• [Task to carry out]
In the LoRA fine-tuning code excerpt, what value is given to random_state?

• [Excerpted text]
--------------------------------

In [None]:
!pip install -q unsloth

In [None]:
from unsloth import FastLanguageModel
import torch

In [None]:
max_seq_length = 2048 # choosing inputs max tokens  context window llama 128k, llama3.2's embedding size is 3072 first input layer also 3072,  ffn expansion 2.7x 8192 ,attention head 24in number. each learns its qkv and attention score , each dimension by attention head 128,gqa,  kv head 8
dtype = None # None for auto detection.
load_in_4bit = True # Using 4bit quantization to reduce memory usage.I can put it to false also


In [None]:
model, tokenizer = FastLanguageModel.from_pretrained(
    model_name = "unsloth/Llama-3.2-3B-Instruct",
    max_seq_length = max_seq_length,
    dtype = dtype,
    load_in_4bit = load_in_4bit, # Will load the 4Bit Quantized Model
)

In [None]:
#getting peft and defining paramweters for LORA

model = FastLanguageModel.get_peft_model(
    model,
    r = 16, #Hyperparameter
    target_modules = ["q_proj", "k_proj", "v_proj", "o_proj",
                      "gate_proj", "up_proj", "down_proj",], #llama has a exclusive gate proj  eg  , wq plus delta w adapter
    #x>>W1up, w2up, >>xw1up, activations (xw2up),>>>w down


   lora_alpha = 16, # a higher alpha value will assign more weight to the LoRA activations  alpha/rank which is delata  a scaling paramter
   lora_dropout = 0, #dropout regularization
    bias = "none",    #I can also keep it all or lora_only
    use_gradient_checkpointing = "unsloth", # True or "unsloth" for very long context
    random_state = 1997,
    use_rslora = False,# my rank stabilised lora in case lora alpha is unstable
    loftq_config = None#lora and qlora fusion wehn i am quantizing its learn low rank adaption simuletaneously for better accuracy
)

--------------------------------

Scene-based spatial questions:

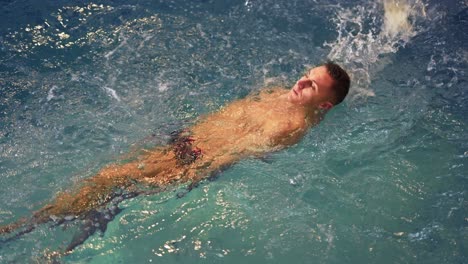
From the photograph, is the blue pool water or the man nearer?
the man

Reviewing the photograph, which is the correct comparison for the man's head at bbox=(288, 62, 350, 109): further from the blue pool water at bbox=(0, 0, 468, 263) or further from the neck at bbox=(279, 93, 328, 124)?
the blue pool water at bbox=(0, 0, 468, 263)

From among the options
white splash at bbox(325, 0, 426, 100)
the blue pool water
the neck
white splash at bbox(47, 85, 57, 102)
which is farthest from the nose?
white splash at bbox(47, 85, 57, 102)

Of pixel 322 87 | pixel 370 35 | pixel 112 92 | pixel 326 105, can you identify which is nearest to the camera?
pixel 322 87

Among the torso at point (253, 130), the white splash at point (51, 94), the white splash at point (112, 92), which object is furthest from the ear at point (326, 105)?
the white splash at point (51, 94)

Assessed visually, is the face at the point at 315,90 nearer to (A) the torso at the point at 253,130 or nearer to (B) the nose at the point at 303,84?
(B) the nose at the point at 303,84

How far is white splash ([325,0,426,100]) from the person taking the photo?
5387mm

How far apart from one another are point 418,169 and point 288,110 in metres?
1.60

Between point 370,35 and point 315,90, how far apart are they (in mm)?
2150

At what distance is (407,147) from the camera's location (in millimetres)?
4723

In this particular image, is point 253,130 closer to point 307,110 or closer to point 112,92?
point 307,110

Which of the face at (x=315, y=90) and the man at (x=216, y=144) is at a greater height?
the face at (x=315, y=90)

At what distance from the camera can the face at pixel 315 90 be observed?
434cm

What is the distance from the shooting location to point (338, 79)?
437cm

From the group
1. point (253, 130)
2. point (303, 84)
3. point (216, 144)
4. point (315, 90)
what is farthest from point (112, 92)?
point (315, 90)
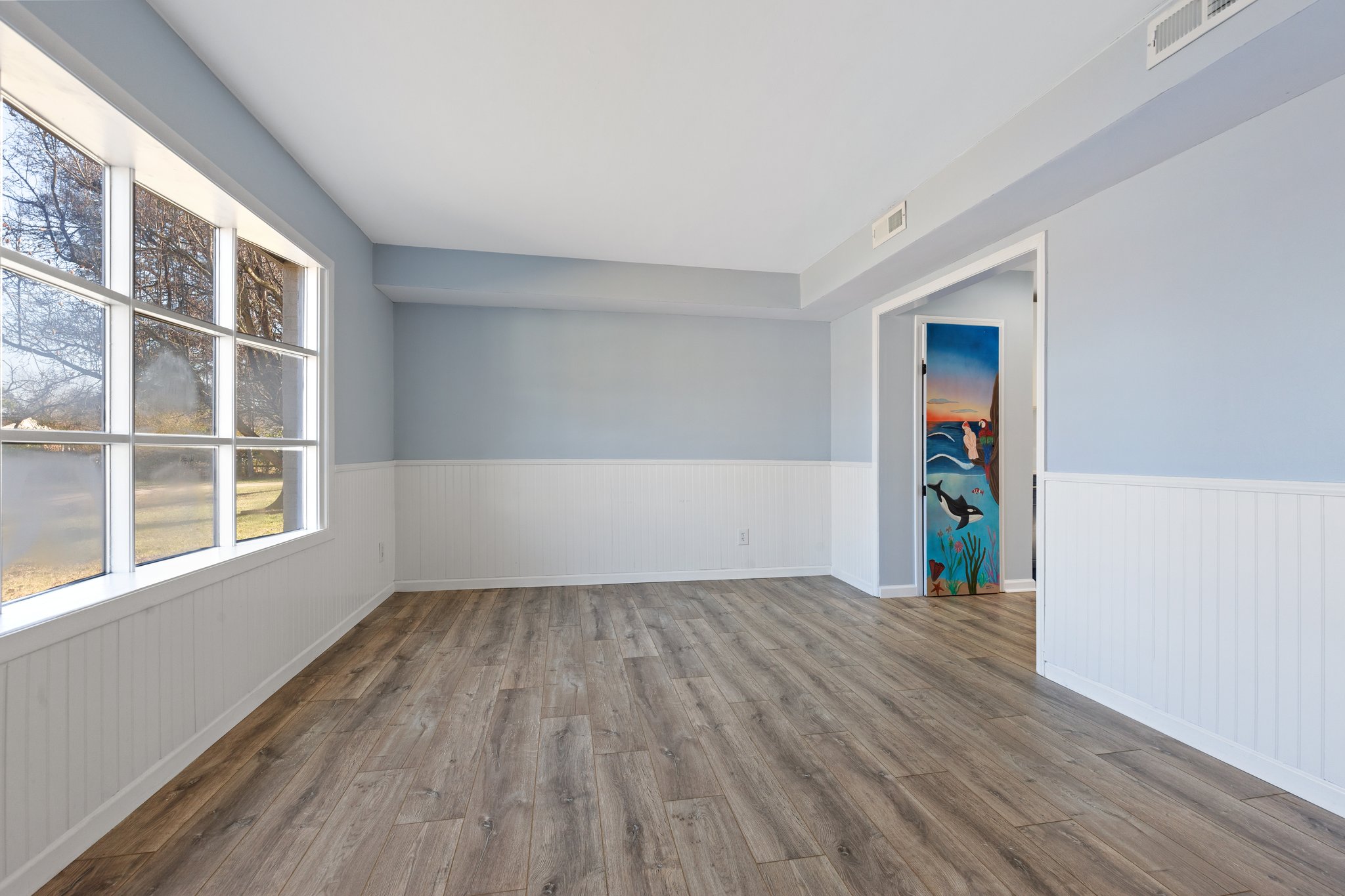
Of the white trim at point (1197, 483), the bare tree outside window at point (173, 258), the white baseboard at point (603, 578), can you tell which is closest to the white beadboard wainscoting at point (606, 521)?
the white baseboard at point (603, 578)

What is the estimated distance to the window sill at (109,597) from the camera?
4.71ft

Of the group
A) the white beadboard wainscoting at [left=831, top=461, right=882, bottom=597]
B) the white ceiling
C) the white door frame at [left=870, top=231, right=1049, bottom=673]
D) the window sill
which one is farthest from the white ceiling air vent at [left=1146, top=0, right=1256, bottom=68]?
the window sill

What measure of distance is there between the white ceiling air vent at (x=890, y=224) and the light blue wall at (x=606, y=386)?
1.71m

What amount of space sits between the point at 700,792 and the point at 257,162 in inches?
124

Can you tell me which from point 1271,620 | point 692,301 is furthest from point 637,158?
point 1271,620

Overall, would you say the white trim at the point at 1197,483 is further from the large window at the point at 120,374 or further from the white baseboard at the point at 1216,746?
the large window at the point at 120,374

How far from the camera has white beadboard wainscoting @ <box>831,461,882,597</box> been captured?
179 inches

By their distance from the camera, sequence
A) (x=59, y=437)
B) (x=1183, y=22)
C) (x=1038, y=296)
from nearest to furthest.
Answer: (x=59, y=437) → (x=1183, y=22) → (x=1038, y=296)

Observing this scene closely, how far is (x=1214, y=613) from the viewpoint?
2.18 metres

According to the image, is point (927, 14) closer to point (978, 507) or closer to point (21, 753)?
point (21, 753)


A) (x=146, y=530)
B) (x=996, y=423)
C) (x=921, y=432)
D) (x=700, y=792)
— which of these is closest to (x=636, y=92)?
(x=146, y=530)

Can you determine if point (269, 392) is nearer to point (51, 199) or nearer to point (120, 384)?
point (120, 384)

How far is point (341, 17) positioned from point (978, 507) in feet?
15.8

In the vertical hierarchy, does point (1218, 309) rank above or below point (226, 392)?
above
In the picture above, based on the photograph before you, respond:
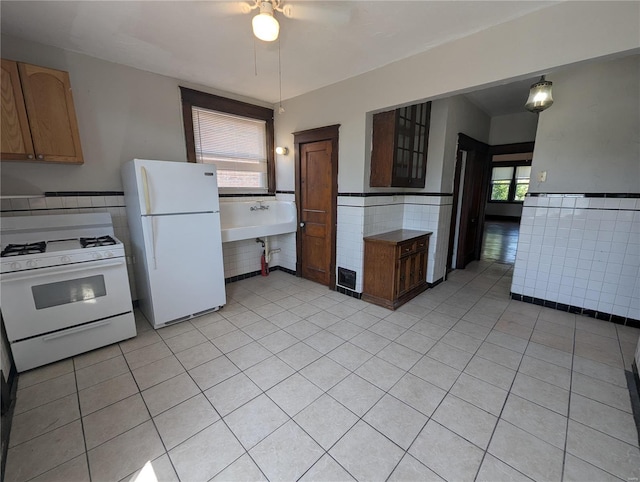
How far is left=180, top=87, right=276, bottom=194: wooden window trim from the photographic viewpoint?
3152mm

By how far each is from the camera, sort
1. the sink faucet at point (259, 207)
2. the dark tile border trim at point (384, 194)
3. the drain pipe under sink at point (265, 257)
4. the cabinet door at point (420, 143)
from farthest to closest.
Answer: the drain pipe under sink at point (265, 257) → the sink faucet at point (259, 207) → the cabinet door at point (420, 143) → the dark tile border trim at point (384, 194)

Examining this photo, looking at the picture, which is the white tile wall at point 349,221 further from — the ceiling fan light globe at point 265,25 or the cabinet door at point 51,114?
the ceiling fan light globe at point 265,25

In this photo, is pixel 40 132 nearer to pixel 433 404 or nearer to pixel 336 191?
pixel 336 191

--------------------------------

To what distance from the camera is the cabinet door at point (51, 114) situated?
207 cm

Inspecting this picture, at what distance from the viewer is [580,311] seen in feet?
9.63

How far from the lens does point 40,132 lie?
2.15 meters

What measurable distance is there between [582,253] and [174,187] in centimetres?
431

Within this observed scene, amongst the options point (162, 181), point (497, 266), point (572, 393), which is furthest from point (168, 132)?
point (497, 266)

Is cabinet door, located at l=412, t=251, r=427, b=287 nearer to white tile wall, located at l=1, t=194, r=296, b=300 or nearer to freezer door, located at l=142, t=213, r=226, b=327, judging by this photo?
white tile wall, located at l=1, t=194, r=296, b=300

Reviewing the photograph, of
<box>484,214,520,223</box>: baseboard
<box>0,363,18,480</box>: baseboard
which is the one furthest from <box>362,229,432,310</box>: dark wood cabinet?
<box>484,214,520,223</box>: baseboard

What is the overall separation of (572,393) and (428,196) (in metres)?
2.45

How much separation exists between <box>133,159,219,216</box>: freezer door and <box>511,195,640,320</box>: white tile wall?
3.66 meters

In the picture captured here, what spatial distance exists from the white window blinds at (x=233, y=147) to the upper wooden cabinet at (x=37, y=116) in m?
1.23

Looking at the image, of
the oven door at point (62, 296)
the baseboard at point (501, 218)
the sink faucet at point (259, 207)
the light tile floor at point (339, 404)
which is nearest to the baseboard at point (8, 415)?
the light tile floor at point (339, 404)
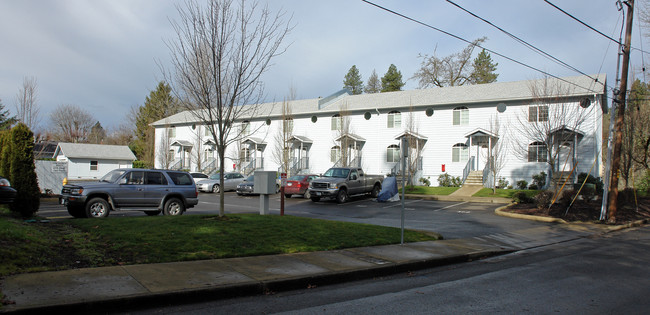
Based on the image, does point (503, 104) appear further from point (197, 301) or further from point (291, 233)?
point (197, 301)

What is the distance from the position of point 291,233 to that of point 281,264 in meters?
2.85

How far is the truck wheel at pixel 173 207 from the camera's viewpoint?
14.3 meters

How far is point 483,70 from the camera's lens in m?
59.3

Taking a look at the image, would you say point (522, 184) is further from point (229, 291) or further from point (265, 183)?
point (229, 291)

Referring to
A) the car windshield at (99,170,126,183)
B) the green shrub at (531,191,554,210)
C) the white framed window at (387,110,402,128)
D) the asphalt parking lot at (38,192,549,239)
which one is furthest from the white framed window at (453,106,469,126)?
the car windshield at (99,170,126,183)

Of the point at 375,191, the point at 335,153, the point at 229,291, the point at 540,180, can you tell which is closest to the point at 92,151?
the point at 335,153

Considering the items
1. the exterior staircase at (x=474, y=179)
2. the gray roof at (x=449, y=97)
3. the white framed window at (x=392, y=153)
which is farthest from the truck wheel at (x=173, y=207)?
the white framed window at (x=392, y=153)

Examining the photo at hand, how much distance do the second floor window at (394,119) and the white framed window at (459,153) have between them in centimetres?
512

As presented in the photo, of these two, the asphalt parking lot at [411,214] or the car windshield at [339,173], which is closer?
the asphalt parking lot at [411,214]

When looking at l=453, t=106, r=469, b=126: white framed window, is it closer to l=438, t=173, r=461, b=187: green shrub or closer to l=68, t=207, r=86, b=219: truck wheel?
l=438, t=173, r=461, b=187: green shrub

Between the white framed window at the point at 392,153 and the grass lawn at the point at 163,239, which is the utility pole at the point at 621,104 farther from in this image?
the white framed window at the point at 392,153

--------------------------------

• [Reply to the exercise]
1997